In dieser Arbeit wurde die Rolle des ParABS-Systems in der Chromosomensegregation in H. neptunium
genauer analysiert. Es konnte gezeigt werden, dass das ParABS-System essentiell für die Lebensfähigkeit
der Zelle sowie für die Chromosomensegregation ist. Die Beeinträchtigung der Funktionalität von ParA
führte zu einer Veränderung der Zellmorphologie sowie zu einer unvollständigen Segregation der centromer-
ähnlichen Region innerhalb der Mutterzelle, was dazu führte, dass auch die Segregation durch den
Stiel nicht mehr stattfand. Dies zeigt, dass das ParABS-System die Segregation der centromer-ähnlichen
Region in der Mutterzelle vermittelt und dass es sich bei der Segregation innerhalb der Mutterzelle und
durch den Stiel um sequenzielle Prozesse handelt. Weiterhin wurde die Rolle von PopZ und SMC in
H. neptunium untersucht, da diese Proteine in anderen Bakterien eine zum Teil wichtige Rolle in der Chromosomensegregation
spielen. PopZ lokalisiert in der entstehenden Knospe am Pol gegenüber des Stiels
und es konnte gezeigt werden, dass es eine untergeordnete Rolle in der Positionierung der ParABSSegregationsmaschinerie
spielt.
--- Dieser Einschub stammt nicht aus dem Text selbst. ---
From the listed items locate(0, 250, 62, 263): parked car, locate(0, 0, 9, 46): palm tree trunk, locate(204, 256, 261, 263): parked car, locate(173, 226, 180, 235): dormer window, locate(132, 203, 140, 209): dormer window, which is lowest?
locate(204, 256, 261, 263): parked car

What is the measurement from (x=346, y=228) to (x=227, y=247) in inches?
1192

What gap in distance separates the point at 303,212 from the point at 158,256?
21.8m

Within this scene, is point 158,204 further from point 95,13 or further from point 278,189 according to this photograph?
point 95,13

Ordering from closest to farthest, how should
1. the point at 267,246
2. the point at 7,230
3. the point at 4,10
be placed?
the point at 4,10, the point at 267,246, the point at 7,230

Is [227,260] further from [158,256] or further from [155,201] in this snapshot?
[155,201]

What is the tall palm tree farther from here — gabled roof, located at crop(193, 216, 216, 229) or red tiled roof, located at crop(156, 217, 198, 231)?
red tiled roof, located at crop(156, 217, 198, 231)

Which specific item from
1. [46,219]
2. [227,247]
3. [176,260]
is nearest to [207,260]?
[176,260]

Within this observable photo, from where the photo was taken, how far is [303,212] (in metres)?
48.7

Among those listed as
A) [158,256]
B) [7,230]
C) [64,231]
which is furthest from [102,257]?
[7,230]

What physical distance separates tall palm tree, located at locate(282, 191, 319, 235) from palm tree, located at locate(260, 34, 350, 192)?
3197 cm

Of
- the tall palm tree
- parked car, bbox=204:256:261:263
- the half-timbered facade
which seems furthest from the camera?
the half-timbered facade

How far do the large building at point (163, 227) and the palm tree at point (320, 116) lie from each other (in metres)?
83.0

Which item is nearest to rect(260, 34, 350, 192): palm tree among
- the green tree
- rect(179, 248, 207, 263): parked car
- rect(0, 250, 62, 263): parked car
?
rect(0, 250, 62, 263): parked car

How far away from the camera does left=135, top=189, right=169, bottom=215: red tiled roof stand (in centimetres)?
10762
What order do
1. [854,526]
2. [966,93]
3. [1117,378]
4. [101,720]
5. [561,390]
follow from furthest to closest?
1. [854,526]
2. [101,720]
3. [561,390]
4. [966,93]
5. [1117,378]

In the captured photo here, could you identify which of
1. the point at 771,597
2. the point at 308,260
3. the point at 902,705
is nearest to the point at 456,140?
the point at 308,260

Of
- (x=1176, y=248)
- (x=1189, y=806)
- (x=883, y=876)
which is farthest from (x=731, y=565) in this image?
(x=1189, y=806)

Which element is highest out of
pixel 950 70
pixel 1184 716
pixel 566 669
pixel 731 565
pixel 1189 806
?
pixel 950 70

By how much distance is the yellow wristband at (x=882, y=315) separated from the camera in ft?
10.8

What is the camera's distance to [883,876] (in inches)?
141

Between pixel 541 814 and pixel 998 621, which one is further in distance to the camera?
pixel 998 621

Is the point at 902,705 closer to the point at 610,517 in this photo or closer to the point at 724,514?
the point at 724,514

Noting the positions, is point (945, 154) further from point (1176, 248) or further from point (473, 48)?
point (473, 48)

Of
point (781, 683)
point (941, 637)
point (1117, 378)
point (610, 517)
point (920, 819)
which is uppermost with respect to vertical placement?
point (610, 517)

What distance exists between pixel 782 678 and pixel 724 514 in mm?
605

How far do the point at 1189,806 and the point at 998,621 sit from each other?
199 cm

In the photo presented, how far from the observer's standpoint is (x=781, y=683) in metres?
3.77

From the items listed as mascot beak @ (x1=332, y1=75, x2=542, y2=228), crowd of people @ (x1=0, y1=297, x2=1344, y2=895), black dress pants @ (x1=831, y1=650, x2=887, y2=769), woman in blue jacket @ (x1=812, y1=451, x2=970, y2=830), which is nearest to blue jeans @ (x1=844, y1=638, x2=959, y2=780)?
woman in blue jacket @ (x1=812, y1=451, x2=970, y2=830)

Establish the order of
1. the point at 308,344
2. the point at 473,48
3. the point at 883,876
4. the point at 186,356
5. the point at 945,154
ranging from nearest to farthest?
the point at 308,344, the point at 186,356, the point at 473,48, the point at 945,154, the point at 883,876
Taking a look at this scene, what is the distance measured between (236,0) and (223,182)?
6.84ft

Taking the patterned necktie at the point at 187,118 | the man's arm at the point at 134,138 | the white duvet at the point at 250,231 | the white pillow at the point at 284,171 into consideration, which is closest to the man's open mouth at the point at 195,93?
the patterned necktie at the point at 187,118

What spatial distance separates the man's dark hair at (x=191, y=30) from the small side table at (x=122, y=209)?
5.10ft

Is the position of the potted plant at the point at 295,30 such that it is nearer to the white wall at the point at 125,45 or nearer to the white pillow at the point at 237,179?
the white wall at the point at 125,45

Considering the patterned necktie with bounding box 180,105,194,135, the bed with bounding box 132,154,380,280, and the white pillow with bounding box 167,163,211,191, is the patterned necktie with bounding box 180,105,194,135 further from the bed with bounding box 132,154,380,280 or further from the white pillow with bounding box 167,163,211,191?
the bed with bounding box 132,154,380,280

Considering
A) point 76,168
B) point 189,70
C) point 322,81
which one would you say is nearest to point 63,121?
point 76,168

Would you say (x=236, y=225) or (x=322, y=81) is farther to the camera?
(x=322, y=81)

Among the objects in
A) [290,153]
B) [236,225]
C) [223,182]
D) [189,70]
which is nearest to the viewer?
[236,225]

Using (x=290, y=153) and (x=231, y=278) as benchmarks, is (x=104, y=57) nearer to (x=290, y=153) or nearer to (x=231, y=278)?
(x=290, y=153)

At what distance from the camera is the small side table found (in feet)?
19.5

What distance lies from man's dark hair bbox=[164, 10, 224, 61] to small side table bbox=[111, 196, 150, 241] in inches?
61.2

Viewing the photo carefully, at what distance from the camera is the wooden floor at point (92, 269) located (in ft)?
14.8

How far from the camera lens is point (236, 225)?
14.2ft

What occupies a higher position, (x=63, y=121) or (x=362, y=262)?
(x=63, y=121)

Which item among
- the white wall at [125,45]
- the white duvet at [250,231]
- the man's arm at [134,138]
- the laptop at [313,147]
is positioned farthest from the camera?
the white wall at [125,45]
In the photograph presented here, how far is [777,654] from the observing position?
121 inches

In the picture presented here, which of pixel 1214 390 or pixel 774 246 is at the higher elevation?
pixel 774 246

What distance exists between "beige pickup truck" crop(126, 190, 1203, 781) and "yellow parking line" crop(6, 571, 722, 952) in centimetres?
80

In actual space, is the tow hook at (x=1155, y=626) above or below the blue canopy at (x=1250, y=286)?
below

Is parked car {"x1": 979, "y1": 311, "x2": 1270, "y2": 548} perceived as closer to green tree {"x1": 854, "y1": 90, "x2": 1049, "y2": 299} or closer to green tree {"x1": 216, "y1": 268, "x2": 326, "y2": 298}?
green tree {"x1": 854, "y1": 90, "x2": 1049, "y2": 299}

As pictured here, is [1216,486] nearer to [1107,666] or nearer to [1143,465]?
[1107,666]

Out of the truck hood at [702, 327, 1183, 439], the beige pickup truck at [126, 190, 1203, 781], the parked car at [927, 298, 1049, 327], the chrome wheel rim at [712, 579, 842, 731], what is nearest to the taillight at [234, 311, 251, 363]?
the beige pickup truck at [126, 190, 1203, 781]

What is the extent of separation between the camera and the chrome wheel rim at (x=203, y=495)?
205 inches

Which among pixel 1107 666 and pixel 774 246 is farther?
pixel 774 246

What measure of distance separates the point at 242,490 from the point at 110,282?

SMC scheint essentiell in H. neptunium zu sein und zeigt ein ähnliches Lokalisationsmuster
wie ParB (centromer-ähnliche Region).
Die Analyse sieben verschiedener genomischer Loci in neugeborenen Zellen zeigte, dass das Chromosom
entlang der Längsachse der Zelle ausgerichtet ist, wobei die centromer-ähnliche Region am flagellierten
und die Terminusregion am gegenüberliegen Zellpol liegt. Die anderen Loci zeigen eine lineare Anordnung
zwischen den Zellpolen, welche mit ihrer Position in der chromosomalen Sequenz korreliert. Weiterhin
wurde gezeigt, dass der ParB/parS-Komplex als erstes innerhalb der Mutterzelle und anschließend
durch den Stiel segregiert wird, was die zentrale Rolle des Komplexes im Segregationsprozess verdeutlicht.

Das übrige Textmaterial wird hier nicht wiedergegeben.